Assignment A: Using the Beezer Brothers article, explain why the twins moved to Seattle in 1907.
Assignment B: According to the Beezer Brothers article, where and when were Louis and Michael J. Beezer born?
Assignment C: Continue the article about the Beezer Brothers, starting after its final sentence.

━━━━━ Passage to read ━━━━━

Practice information
- Partners: Louis Beezer; Michael J. Beezer;
- Founded: 1892
- Dissolved: 1932
- Location: Altoona, Pennsylvania (1892–1899); Pittsburgh, Pennsylvania (1900–1907); Seattle, Washington (1907–1932); San Francisco, California (branch, 1923–1929);

Significant works and honors
- Buildings: O'Kane Building; Blessed Sacrament Church (Seattle);

= Beezer Brothers =

American architects (1869-c. 1930)

The Beezer Brothers were American architects active from the late 19th-century to the Great Depression. They were twins, who practiced together in western Pennsylvania before moving to Seattle, Washington in 1907 to participate in the city's rapid growth brought on by the Klondike Gold Rush. Best known for the many Catholic churches they designed, they also worked on domestic residences and municipal buildings. Their work on the west coast, while concentrated in Seattle, can be found from Los Angeles to San Francisco to Alaska, and inland to Montana. At least one church and two buildings are individually listed on the National Register of Historic Places, and several other buildings are contributing properties to several different National Historic Districts.

==Background==
Louis Beezer and Michael J. Beezer were born July 6, 1869, in Bellefonte, Pennsylvania, to Joseph and Catherine Beezer. Their father was a German immigrant. Louis worked in construction and had become a foreman in Altoona by age 21. He studied architecture for a few years in Pittsburgh before returning to Altoona where he and Michael started their partnership in 1892 and practiced there for seven years until moving to Pittsburgh in 1900. where they designed homes and churches for the next seven years.

━━━━━ Provided data ━━━━━

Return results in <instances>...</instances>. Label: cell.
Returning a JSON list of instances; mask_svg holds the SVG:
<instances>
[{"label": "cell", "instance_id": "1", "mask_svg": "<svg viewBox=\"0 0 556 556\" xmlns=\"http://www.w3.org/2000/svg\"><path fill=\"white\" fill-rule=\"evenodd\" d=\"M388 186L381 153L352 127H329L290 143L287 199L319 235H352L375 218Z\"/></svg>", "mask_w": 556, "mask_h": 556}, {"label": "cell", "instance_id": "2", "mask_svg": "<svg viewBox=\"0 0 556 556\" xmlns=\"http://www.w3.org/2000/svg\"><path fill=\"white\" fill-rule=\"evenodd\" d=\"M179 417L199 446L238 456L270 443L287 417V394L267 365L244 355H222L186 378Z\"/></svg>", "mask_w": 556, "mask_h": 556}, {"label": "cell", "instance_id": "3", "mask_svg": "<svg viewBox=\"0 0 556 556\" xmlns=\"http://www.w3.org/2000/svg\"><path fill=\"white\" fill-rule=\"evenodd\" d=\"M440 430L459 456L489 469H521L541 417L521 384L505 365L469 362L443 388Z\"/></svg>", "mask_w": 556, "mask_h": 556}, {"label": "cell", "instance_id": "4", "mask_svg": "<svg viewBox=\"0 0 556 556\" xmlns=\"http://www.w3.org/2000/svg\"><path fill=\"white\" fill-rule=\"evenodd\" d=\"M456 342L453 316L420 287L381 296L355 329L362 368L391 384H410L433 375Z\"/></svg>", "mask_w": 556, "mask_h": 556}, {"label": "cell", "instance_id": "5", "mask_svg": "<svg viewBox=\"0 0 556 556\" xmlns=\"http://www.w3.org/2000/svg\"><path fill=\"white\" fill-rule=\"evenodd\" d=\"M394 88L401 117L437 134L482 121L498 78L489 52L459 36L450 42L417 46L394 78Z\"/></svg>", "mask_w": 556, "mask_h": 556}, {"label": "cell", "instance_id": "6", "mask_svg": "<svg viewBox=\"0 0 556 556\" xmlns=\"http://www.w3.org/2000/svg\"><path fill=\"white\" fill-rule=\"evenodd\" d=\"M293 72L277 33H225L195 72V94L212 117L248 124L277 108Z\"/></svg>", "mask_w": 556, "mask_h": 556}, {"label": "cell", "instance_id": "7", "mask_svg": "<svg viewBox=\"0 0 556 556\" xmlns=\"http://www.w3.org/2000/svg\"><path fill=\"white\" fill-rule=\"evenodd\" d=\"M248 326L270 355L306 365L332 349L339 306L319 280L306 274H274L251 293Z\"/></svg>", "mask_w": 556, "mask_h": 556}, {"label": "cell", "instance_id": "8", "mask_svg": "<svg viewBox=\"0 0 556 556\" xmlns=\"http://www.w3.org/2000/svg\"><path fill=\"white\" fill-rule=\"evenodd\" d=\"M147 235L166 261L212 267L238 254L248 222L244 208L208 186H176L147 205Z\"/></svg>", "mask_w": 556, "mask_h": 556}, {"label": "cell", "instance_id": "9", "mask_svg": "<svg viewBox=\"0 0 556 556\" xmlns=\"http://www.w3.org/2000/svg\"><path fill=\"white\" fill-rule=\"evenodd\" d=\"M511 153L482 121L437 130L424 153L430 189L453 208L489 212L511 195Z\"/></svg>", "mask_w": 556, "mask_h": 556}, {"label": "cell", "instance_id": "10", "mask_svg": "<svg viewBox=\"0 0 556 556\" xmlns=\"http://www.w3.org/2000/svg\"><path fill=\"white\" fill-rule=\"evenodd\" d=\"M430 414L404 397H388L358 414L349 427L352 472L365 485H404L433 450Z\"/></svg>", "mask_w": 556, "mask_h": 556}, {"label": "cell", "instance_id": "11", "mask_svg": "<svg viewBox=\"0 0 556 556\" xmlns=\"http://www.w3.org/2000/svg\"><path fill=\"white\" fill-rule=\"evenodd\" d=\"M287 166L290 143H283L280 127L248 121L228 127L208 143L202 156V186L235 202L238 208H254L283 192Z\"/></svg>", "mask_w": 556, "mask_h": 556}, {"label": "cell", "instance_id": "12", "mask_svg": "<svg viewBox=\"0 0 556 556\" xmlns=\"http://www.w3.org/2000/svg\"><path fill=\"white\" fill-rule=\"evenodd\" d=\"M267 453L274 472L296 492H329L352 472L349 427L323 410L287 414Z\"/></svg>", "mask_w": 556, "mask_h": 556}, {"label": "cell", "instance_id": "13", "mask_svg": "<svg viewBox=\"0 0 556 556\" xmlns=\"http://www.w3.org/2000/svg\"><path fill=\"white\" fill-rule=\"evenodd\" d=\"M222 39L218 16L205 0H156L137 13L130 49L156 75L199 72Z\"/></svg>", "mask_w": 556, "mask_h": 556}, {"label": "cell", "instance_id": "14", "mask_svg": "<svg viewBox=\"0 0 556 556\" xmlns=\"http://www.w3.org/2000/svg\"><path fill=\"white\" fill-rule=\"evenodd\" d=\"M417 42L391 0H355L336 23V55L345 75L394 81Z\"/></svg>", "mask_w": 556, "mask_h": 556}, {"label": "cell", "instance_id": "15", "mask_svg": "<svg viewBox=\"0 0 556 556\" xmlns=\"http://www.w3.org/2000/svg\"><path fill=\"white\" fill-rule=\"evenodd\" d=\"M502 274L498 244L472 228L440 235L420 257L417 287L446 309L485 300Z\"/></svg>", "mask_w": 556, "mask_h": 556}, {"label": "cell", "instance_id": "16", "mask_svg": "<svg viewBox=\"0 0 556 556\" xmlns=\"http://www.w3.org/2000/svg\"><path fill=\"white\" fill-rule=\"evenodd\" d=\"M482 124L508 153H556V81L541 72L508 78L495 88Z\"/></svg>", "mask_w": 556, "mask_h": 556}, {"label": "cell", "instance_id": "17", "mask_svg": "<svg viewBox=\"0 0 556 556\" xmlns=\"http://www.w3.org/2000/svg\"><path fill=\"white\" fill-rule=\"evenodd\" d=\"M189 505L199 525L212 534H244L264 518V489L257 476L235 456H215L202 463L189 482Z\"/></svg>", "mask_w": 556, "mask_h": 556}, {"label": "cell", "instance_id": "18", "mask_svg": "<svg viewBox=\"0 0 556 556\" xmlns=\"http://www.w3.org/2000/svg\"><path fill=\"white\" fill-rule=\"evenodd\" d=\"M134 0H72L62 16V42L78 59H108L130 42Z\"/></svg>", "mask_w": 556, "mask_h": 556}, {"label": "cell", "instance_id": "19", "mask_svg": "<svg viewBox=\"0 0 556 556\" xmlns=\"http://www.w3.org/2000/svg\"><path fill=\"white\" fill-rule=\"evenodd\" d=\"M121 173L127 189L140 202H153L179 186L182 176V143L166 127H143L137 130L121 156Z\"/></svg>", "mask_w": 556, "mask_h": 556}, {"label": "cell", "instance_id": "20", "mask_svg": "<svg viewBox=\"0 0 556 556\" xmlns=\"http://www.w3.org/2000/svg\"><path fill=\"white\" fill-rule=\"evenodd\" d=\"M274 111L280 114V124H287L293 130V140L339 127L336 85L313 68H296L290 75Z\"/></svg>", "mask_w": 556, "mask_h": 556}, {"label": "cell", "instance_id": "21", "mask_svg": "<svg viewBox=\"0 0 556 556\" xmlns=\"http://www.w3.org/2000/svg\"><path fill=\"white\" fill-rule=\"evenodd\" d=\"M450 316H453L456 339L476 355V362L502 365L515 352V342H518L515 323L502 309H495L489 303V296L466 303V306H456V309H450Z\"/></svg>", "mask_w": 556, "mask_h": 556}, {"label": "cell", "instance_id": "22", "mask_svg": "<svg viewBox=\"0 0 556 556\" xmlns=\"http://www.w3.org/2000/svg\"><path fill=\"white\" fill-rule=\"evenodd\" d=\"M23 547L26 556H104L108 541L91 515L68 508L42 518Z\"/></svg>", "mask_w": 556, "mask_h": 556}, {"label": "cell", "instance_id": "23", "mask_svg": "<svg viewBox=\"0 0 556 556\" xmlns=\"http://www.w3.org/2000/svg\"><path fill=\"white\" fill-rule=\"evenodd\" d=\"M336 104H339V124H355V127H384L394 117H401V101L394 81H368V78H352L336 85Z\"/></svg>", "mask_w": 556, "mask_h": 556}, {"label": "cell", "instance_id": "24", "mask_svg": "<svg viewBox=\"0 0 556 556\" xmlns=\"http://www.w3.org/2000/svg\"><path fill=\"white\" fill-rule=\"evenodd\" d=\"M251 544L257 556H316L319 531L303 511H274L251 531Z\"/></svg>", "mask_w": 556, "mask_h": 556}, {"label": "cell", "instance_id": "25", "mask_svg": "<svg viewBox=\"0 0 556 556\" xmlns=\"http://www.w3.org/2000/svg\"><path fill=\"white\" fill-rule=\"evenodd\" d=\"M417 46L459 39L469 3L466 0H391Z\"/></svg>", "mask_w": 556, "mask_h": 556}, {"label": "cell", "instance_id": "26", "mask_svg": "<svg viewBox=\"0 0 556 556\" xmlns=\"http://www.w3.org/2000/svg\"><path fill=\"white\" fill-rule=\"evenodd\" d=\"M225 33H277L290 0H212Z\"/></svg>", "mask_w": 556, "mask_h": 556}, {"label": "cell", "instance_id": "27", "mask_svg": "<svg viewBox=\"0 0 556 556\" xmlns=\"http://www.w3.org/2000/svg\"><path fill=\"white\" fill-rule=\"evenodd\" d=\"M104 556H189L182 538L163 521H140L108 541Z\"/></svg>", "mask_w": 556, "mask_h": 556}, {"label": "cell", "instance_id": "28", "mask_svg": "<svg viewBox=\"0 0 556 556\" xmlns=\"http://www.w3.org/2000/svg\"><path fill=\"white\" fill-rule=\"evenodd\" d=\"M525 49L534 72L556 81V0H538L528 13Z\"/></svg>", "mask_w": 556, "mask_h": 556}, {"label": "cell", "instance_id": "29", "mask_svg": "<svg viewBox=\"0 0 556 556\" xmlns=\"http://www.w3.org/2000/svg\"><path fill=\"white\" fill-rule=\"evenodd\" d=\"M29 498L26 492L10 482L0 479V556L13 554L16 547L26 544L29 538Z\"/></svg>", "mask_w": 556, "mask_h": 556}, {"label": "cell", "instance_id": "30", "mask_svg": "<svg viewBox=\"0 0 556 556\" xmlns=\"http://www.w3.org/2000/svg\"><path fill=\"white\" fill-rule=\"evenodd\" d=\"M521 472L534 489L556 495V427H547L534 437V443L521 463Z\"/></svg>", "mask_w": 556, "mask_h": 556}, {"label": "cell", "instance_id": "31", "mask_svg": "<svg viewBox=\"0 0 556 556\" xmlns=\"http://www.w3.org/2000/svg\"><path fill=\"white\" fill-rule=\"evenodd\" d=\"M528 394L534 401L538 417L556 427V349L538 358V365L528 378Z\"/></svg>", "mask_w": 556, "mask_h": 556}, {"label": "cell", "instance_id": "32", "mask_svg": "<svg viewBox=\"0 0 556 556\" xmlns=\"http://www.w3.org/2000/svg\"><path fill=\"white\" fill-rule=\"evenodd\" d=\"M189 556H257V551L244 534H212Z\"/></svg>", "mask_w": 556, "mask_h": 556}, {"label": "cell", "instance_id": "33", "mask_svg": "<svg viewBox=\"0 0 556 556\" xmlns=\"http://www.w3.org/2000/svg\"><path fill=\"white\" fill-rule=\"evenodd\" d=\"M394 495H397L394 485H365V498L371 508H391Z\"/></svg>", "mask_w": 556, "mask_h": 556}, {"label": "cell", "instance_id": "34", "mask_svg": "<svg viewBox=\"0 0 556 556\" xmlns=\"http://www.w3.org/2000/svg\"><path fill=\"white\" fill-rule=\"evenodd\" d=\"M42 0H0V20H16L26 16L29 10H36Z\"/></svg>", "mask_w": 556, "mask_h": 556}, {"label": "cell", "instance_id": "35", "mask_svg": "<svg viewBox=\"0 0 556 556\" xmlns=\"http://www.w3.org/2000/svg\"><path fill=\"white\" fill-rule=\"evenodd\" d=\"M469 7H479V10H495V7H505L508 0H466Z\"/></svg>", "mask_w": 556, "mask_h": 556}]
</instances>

━━━━━

Task result A: They moved to Seattle to take part in the city's rapid growth, which the Klondike Gold Rush had brought on.

Task result B: They were born July 6, 1869, in Bellefonte, Pennsylvania.

Task result C:
Between 1900 and 1906, they designed five brick commercial buildings in western Pennsylvania. Each included elaborate terra-cotta ornamentation on the top story and cornice. The first floor of all but one was made entirely of limestone. These building included a fireproof flooring system that the Beezer's had patented. The system replaced steel, which twisted and collapsed in the extreme heat of a fire, with hollow clay tiles to support the floors. Although these building were similar, the Beezers were known to design each project uniquely. The pair frequently acted as construction managers in addition to architects on their projects where they oversaw daily, on-site, work activities, work that is usually performed by construction firms. They also designed homes and churches in Pittsburgh before closing the office and relocating to Seattle, Washington, in 1907. The city was experiencing tremendous growth at the time. While Seattle was their base, projects were located from Hollywood, California, to Alaska. In 1923, Louis opened a branch office in San Francisco, California. The office closed six years later upon his death in 1929. Michael stayed in Seattle and ran that office until he retired in 1932, but did little noteworthy after Louis left.

In addition to homes, commercial buildings, churches, a steamship terminal, they also designed at least six banks. Michael was reported to be honored at a 1912 opening of a bank he designed in Montana by being allowed to make the first deposit.

==Personal life==
Michael was married to Emman Renaut, with whom he had one child, Ross J. Beezer. Louis was married to Annie M. Beezer (née Cole). They had three children, Harold, Raymond, and Mary.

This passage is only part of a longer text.